Dataset rows

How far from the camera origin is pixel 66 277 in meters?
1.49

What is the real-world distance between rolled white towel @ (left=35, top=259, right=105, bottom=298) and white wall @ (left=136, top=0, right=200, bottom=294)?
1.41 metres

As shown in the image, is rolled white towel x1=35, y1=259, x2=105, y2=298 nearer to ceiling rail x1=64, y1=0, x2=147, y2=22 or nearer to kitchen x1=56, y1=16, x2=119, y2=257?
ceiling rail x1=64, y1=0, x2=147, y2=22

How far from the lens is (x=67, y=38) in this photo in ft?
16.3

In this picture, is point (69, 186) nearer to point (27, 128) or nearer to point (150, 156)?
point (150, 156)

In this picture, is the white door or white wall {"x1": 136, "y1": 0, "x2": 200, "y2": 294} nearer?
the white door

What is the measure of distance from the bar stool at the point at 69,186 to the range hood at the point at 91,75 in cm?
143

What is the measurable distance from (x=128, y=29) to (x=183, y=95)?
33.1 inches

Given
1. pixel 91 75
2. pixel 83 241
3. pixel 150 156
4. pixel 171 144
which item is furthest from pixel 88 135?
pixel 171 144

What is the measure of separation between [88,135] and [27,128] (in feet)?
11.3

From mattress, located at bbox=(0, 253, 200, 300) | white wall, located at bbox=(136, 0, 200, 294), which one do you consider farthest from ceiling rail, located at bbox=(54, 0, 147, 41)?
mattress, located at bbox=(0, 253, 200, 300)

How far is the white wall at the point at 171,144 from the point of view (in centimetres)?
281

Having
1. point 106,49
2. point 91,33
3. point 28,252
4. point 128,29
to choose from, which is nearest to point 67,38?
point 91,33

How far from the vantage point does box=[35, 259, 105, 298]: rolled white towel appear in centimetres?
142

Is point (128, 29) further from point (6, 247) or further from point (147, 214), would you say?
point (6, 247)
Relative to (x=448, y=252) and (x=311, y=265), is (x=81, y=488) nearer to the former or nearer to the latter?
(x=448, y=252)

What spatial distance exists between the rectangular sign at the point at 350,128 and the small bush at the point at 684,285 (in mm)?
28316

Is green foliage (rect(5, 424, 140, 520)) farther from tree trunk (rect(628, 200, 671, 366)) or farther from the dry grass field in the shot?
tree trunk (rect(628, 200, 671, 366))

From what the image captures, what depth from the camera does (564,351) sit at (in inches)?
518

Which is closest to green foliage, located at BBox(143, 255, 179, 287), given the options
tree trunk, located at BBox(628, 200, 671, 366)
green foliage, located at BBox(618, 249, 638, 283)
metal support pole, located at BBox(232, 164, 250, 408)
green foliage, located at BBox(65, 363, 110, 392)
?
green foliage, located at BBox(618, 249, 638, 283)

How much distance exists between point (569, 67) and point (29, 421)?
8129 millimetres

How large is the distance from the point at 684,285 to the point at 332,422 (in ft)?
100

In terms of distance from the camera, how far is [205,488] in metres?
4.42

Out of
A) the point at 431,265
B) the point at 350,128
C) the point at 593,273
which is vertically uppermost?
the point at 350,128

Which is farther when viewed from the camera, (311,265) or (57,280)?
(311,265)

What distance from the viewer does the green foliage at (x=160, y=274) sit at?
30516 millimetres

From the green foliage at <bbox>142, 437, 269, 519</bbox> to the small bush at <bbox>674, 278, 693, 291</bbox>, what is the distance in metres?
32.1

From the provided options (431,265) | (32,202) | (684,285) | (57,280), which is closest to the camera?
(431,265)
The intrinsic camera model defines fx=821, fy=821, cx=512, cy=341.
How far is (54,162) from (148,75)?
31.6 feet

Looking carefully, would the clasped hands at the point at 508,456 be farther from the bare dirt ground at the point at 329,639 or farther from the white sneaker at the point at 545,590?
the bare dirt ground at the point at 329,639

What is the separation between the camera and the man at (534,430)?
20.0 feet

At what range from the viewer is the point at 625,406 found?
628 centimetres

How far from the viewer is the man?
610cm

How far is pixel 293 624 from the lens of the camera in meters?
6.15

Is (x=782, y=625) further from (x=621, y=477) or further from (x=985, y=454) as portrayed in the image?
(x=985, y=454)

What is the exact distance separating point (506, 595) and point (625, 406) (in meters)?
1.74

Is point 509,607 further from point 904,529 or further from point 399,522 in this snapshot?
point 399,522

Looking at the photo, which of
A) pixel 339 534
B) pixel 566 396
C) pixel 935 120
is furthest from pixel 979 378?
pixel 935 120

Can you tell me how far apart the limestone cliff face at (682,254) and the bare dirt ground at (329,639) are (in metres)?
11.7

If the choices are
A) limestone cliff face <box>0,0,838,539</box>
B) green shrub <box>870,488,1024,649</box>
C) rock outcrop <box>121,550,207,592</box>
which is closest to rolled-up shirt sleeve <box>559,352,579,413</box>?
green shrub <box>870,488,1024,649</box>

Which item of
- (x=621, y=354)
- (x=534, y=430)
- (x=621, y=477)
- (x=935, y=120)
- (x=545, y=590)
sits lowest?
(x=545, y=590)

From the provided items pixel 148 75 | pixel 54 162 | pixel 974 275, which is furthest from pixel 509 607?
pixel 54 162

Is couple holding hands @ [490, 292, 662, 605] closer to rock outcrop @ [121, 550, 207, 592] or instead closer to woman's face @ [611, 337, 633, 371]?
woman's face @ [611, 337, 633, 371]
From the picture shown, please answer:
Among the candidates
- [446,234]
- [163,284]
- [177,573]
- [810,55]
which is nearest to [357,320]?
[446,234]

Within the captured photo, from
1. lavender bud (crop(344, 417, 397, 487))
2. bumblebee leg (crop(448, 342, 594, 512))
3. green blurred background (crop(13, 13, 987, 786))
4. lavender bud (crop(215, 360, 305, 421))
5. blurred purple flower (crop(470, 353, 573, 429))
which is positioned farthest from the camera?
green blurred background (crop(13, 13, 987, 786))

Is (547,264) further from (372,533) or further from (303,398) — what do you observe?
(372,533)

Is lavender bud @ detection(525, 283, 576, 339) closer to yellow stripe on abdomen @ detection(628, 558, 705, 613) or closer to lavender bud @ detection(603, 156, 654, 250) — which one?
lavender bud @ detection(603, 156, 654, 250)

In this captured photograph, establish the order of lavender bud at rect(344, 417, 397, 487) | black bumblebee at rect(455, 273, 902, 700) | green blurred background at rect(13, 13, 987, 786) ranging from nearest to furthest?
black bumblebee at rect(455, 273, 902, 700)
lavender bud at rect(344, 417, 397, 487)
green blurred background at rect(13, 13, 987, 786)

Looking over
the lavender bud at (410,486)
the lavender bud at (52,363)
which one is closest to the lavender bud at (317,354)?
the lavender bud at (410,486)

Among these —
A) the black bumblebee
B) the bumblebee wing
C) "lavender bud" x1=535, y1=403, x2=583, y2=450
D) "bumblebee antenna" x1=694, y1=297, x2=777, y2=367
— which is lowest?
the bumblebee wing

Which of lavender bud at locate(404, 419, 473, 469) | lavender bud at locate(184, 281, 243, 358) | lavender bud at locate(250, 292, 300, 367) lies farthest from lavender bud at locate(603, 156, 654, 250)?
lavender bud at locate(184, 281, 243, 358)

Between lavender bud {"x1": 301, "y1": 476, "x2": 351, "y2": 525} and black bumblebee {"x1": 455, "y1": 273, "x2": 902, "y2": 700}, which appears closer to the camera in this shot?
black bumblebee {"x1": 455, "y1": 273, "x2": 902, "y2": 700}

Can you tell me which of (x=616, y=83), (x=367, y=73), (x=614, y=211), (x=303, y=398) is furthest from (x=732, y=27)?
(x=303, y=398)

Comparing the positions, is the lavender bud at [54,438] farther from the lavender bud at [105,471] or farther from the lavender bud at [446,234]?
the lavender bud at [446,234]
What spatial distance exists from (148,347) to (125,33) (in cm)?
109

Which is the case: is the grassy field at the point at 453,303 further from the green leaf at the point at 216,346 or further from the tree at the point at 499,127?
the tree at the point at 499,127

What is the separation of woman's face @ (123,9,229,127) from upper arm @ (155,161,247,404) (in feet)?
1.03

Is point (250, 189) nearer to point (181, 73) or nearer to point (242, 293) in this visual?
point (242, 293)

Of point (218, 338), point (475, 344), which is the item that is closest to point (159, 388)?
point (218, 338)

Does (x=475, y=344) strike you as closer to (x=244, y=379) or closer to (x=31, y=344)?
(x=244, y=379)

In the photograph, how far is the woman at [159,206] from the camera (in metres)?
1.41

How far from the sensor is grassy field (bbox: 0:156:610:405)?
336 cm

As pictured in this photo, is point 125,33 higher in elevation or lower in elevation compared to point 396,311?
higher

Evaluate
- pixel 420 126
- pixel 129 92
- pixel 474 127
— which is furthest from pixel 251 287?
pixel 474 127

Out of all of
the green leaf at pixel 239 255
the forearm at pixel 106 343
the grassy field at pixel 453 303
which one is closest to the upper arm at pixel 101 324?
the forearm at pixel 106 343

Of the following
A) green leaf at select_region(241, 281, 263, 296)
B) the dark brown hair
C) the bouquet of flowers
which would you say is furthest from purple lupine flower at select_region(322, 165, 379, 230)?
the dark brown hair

GIVEN TASK: Reproduce the entries verbatim from the line containing "Of the following" through the final line of the entries, inclusive.

TASK RESPONSE:
Of the following
A) green leaf at select_region(241, 281, 263, 296)
B) the dark brown hair
C) the bouquet of flowers
which would you say is furthest from purple lupine flower at select_region(322, 165, 379, 230)?
the dark brown hair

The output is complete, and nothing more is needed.